Reincarnation also claims to insure justice. We get what we deserve in every life. Reincarnation is connected with the law of karma, which teaches that our good and bad deeds produce good and bad results from lifetime to lifetime. The law of karma is an unbending and impersonal rule of the universe. By working off one's bad karma over many lifetimes, a person can finally escape the process of rebirth and attain enlightenment.
But can reincarnation realistically offer hope and a sense of justice to a troubled world? Can it answer the nagging problem of death?
Even those who believe in reincarnation admit that the vast majority of humans do not remember their previous lives. Yet how can we learn from our past mistakes if we cannot remember them? We seem to make the same mistakes over and over again. Given the moral failure rate of human history, do we any have reason to hope that we will get it right in a future lifetime?
According to reincarnation, the innocent do not suffer. All suffering is deserved on the basis of bad karma. The baby born without legs deserved it, as did the woman who was raped. There is no injustice--and no forgiveness. None are innocent, and there is no grace available. This is not good news.
The law of karma is unmerciful, yet the message of Jesus Christ is different. He taught that no one can keep the moral law. The human heart is impure because of wrong attitudes and actions. Wrongdoing is an offense against a loving and absolutely good God. Yet Jesus never spoke of reincarnation as a way out.
Jesus spoke of people receiving either eternal reward or eternal punishment according to how they responded to him during their one lifetime on earth (Matthew 25:31-46; see also Hebrews 9:27). Reincarnation is out. But Jesus offered himself as the way out.
Jesus proclaimed that he came into the world "to seek and to save the lost" (Luke 19:10). Through his ministry of teaching, preaching, and healing, he demonstrated a sinless life and the power over death itself by raising the dead. He said that he "did not come to be served, but to serve, and to give his life as a ransom for many" (Mark 10:45).
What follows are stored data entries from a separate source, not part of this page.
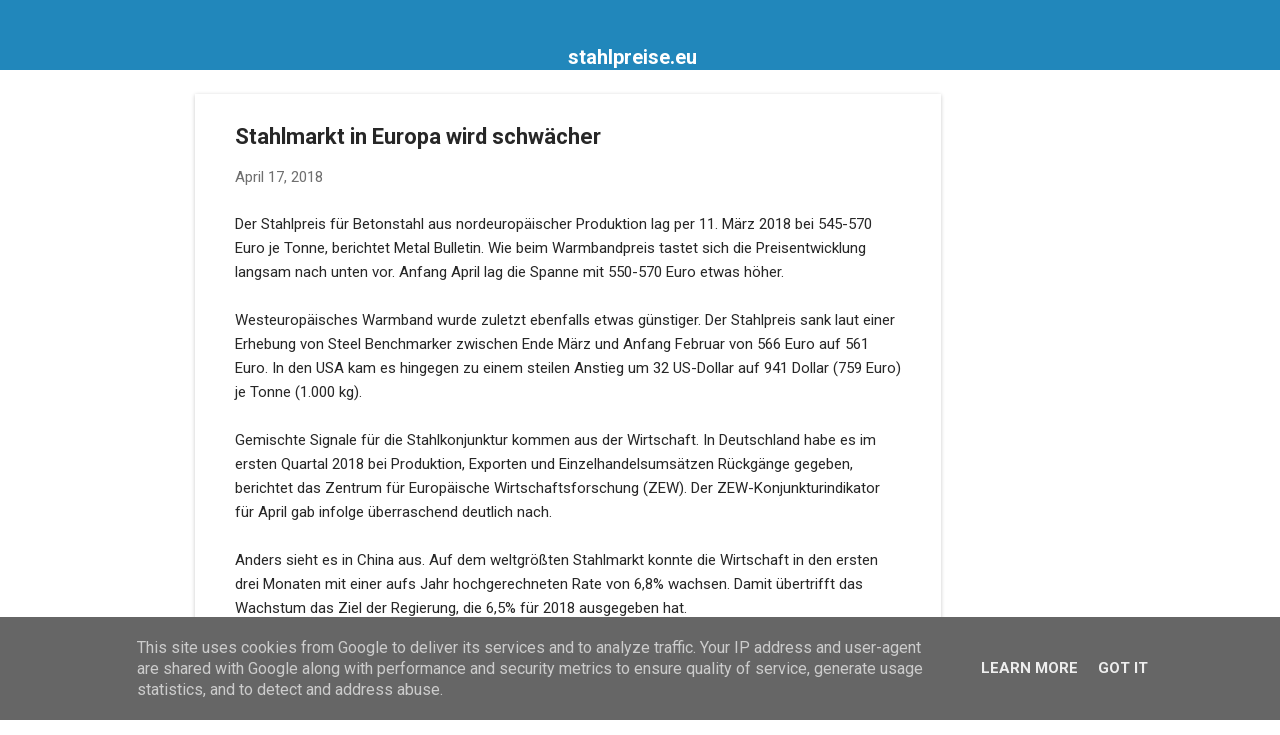

--- FILE ---
content_type: text/html; charset=utf-8
request_url: https://www.google.com/recaptcha/api2/aframe
body_size: 266
content:
<!DOCTYPE HTML><html><head><meta http-equiv="content-type" content="text/html; charset=UTF-8"></head><body><script nonce="v_Ep-tkbpf-JA4sCIsLlMQ">/** Anti-fraud and anti-abuse applications only. See google.com/recaptcha */ try{var clients={'sodar':'https://pagead2.googlesyndication.com/pagead/sodar?'};window.addEventListener("message",function(a){try{if(a.source===window.parent){var b=JSON.parse(a.data);var c=clients[b['id']];if(c){var d=document.createElement('img');d.src=c+b['params']+'&rc='+(localStorage.getItem("rc::a")?sessionStorage.getItem("rc::b"):"");window.document.body.appendChild(d);sessionStorage.setItem("rc::e",parseInt(sessionStorage.getItem("rc::e")||0)+1);localStorage.setItem("rc::h",'1769419952392');}}}catch(b){}});window.parent.postMessage("_grecaptcha_ready", "*");}catch(b){}</script></body></html>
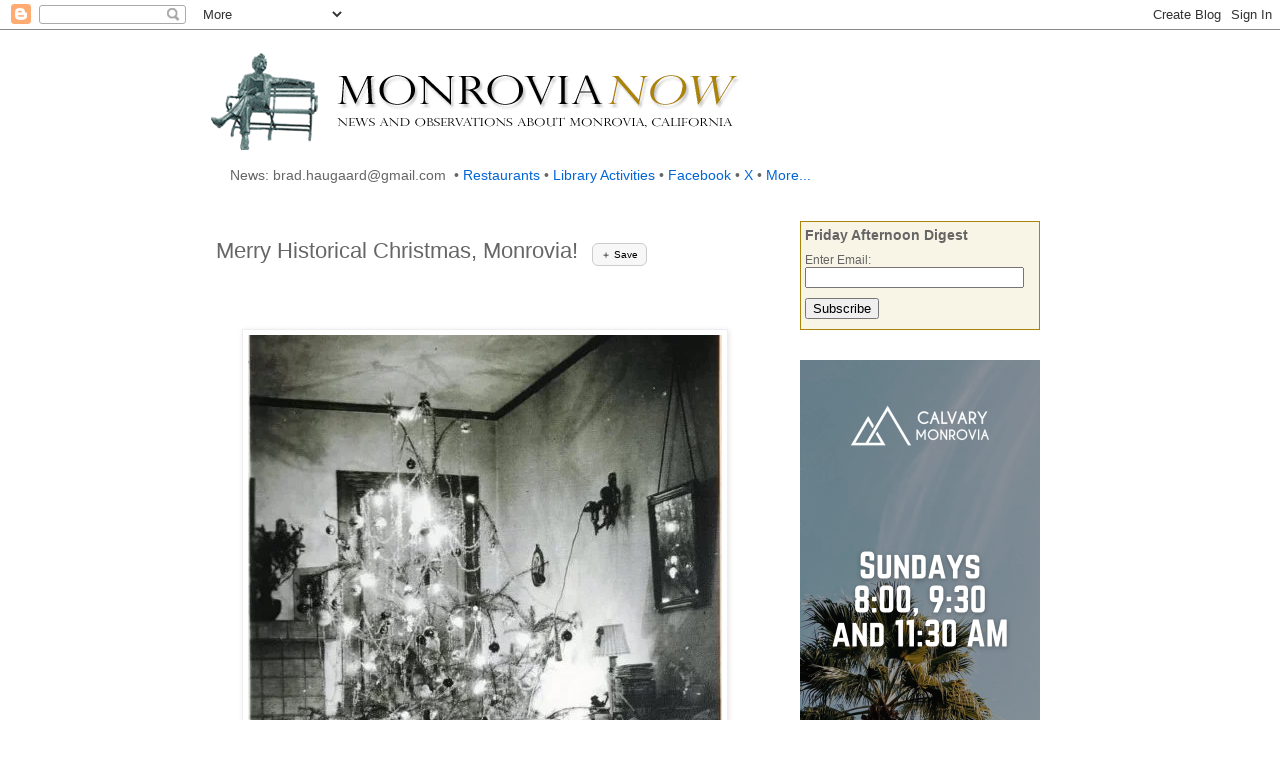

--- FILE ---
content_type: text/plain
request_url: https://www.google-analytics.com/j/collect?v=1&_v=j102&a=1482750240&t=pageview&_s=1&dl=http%3A%2F%2Fwww.monrovianow.com%2F2020%2F12%2Fmerry-historical-christmas-monrovia.html&ul=en-us%40posix&dt=Monrovia%20Now%3A%20News%20and%20Comment%20about%20Monrovia%2C%20California%3A%20Merry%20Historical%20Christmas%2C%20Monrovia!&sr=1280x720&vp=1280x720&_u=IEBAAEABAAAAACAAI~&jid=1688341378&gjid=979035917&cid=1033950103.1764155843&tid=UA-18109411-1&_gid=1974250447.1764155843&_r=1&_slc=1&z=1714878588
body_size: -450
content:
2,cG-N1EXTFPTX6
Jesus showed his forgiving love even on his blood stained cross. A thief on a cross next to Jesus confessed his sin and asked Jesus to remember him. Jesus responded, "I tell you the truth, today you will be with me in paradise" (Luke 23:43). Only faith in Jesus was required for paradise, not lifetime after lifetime of working off bad karma and building up good karma. As Jesus announced: "For God so loved the world that he gave his one and only Son, that whoever believes in him shall not perish but have eternal life" (John 3:16). That, indeed, is good news--for this life and beyond.